Der Philosoph Jacques Lacan hat eine interessante Theorie zur Wirkung von Spiegeln aufgestellt. Er meint, dass das „in den Spiegel sehen” für ein Kind ein wichtiger Prozess ist, um ein aktives Individuum in einer komplexen Gesellschaft zu werden. Es ist die Konfrontation mit dem eigenen Spiegelbild, die die Interaktion mit anderen prägt. Einem*einer wird erst dadurch bewusst, dass die eigene Stimme im Kopf mit einem physischen Körper verbunden ist, wie er von anderen gesehen wird.
Zurück in die Realität
Vielleicht lässt sich so die Faszination von VRChat als ein Spiegel der uns umgebenden, sachlichen Welt erklären, als eine Reflexion zwischen Vertrautem und Künstlichem. Das Gehirn sieht die neue Umgebung nach einem Moment weniger als ein Spiel, sondern als eine alternative Realität. Das merkt man spätestens dann, wenn man aufhört zu spielen. Ich habe mir mehrmals meine Arme gestoßen, weil die Länge der Gliedermaßen in der wirklichen Welt anders als gewohnt war.
Doch abgesehen vom Spiegeln, was macht man im VRChat eigentlich? Nun, reden. Man betritt einen öffentlichen Server, spricht mit anderen, meist auf Englisch. Kritisches Feedback gibt es selten. Jeder hat seine eigenen Vorstellungen, die er hier ausleben will.
Vielleicht 40 Prozent der Spielenden machen Quatsch. Sie schreien, werfen Sachen herum, machen Witze und lachen viel. Weitere 20 Prozent der Avatare sind Teilnehmende, die sich zwar persönlich kennen, aber nicht treffen können oder wollen. Sie reden auf öffentlichen Servern und suchen die digitale Gemeinschaft. Zehn Prozent stehen einfach vor einem Spiegel. Weitere 30 Prozent führen tiefgründige Gespräche, Unterhaltungen die man eigentlich sogar nach jahrelanger Freundschaft so nicht erlebt. Weil eben keine reale Person vor einem steht, fühlt man sich nicht verpflichtet, Smalltalk zu führen. Man redet einfach drauf los. Über seine Emotionen, über das Leben und seine dunklen Seiten oder philosophiert einfach übers den tieferen Sinn des menschlichen Daseins.
*-*-*
_Aufgabe_
Zitieren Sie aus dem Textauszug über VRChat wortgetreu die Passage von „Zurück in die“ bis einschließlich „hier ausleben will.“.

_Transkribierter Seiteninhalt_
*-*-*
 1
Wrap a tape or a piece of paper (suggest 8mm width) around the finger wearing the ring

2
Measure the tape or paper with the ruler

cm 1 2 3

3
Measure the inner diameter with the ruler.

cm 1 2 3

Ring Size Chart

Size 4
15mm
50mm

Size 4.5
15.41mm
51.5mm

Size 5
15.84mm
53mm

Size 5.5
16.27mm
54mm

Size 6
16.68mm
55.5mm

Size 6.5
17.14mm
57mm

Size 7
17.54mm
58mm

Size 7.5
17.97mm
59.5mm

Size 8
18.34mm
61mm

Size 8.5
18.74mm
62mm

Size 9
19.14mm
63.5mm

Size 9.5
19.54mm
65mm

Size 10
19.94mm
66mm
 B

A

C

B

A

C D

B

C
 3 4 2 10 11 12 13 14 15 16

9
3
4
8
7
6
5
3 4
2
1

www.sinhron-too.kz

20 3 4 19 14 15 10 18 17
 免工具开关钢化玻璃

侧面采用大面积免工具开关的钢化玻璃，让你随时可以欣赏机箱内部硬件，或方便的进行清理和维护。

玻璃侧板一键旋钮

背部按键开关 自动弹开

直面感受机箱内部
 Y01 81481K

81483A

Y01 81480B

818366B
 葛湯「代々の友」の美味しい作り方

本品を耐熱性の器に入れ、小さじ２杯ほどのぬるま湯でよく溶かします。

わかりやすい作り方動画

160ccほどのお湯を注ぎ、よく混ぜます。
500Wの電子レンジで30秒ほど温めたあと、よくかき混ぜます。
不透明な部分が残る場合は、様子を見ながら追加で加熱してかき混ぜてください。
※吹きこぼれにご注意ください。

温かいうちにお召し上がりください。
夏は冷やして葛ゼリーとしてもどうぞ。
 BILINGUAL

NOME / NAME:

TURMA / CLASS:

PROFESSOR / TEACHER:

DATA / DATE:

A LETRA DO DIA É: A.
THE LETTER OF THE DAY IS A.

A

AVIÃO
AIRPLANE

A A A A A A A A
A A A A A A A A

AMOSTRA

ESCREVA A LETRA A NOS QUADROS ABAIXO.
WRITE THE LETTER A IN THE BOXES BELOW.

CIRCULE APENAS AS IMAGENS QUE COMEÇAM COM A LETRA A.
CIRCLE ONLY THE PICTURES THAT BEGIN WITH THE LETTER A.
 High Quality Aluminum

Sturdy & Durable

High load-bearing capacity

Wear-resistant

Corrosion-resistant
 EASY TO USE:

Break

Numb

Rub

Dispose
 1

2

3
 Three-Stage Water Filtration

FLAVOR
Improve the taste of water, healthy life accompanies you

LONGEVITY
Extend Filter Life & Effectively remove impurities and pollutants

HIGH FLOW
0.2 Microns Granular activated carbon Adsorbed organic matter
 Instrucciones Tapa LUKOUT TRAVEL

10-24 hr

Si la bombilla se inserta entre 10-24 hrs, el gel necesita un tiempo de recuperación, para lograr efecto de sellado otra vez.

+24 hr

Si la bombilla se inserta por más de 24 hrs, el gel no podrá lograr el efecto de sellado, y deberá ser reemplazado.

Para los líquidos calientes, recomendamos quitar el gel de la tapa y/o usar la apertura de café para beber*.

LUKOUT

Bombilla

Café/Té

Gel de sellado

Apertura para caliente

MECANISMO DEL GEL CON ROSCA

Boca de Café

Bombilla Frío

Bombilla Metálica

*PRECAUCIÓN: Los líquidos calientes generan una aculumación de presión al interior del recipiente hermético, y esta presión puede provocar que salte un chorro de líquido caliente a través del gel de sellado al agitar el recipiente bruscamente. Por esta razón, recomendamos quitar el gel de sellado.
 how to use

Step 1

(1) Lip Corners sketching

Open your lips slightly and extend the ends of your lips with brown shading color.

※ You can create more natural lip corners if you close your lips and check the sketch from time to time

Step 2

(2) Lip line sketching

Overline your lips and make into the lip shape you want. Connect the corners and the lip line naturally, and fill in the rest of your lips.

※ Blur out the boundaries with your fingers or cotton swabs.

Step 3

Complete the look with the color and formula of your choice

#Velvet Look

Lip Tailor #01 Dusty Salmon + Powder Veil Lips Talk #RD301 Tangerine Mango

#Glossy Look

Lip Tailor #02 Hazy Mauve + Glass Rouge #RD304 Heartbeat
*-*-*
_Antwortfeld_
Zurück in die Realität
Vielleicht lässt sich so die Faszination von VRChat als ein Spiegel der uns umgebenden, sachlichen Welt erklären, als eine Reflexion zwischen Vertrautem und Künstlichem. Das Gehirn sieht die neue Umgebung nach einem Moment weniger als ein Spiel, sondern als eine alternative Realität. Das merkt man spätestens dann, wenn man aufhört zu spielen. Ich habe mir mehrmals meine Arme gestoßen, weil die Länge der Gliedermaßen in der wirklichen Welt anders als gewohnt war.
Doch abgesehen vom Spiegeln, was macht man im VRChat eigentlich? Nun, reden. Man betritt einen öffentlichen Server, spricht mit anderen, meist auf Englisch. Kritisches Feedback gibt es selten. Jeder hat seine eigenen Vorstellungen, die er hier ausleben will.